En las alturas no había deudas a la compañía de teléfonos o de energía eléctrica; tampoco atravesaba por mi mente la claustrofóbica sensación que tenía todos los días en la maldita oficina ni la preocupación porque el dinero se acabase.

Volar era gratis, pero limitado.

La ansiedad de no hallar a mi familia de regreso al nido, acrecentó mi condición.

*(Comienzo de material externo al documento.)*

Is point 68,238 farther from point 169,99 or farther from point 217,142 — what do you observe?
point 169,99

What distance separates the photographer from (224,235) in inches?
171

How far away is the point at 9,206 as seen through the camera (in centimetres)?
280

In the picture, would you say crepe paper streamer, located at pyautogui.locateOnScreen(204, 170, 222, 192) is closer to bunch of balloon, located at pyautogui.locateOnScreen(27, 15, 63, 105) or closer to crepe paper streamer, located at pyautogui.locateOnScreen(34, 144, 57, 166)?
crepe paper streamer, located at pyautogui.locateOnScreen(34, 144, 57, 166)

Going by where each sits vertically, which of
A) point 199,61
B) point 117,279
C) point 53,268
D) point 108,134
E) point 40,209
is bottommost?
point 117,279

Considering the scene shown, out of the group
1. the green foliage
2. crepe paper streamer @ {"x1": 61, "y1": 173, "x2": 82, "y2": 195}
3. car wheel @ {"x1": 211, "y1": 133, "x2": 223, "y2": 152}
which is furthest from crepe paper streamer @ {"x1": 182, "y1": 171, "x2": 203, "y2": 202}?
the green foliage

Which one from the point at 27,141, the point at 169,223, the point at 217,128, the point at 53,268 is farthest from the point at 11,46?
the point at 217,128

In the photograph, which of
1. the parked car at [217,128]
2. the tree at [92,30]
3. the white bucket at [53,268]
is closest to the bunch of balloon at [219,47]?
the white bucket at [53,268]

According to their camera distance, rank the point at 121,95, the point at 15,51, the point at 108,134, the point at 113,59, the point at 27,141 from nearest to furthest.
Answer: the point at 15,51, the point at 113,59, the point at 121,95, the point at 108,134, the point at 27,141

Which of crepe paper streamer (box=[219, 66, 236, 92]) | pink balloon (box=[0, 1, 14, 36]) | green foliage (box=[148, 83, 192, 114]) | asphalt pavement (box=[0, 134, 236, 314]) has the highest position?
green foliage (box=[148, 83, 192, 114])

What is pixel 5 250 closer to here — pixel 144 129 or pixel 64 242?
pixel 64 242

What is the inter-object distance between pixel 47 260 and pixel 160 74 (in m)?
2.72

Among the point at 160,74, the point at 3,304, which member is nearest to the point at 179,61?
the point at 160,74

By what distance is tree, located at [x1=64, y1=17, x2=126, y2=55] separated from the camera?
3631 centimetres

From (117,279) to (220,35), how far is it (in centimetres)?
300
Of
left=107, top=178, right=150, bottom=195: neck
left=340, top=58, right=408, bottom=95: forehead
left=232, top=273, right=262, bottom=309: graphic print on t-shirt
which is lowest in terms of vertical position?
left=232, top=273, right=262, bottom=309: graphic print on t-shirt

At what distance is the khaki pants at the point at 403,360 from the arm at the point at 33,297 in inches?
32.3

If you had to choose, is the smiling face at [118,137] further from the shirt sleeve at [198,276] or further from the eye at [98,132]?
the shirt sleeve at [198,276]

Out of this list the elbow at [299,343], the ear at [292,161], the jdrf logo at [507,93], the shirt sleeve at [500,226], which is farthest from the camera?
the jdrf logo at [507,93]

Comencé a volar hacia el trabajo en las mañanas y al supermercado o a la cantina de Alfredo, a eso de las cinco.

“Estás perdiendo altura”, dijo un compañero un día que llegué hecho trapo a la oficina.  Tuve que mirarme al espejo para comprobar, con una agobiante negación, las ojeras que cubrían mi rostro, la expresión famélica de mis costillas y la exposición de vertebras a ras de piel, por la caída casi en su totalidad de mis plumas.

El pajarraco que soy en la actualidad, más carroña que carroñero, se mueve en autobús agotado por la vejez y el cansancio. Apenas come, casi no duerme, de milagro sueña. De ser así, sueña con una mujer, unos niños, un empleo digno y un cuerpo de hombre; sueña, en otras palabras, con la ilusión de la tierra firme.

***

El zopilote

A la hora de comer, mientras cuchareamos la sopa, sus ojos nos contemplan hambrientos y aunque mamá agregue pimienta, limón o salsa, el plato que le fue servido permanece intacto. Su vestimenta me da mala espina. Mamá dice «el negro es un color elegante. Hay que respetar los gustos ajenos», sin embargo, ella hace lo opuesto con los señores que llegan de visita a escondidas. Aprovecha el viaje a la escuela para exigirnos que seamos diferentes «hombres, no saben ni amarrarse las agujetas».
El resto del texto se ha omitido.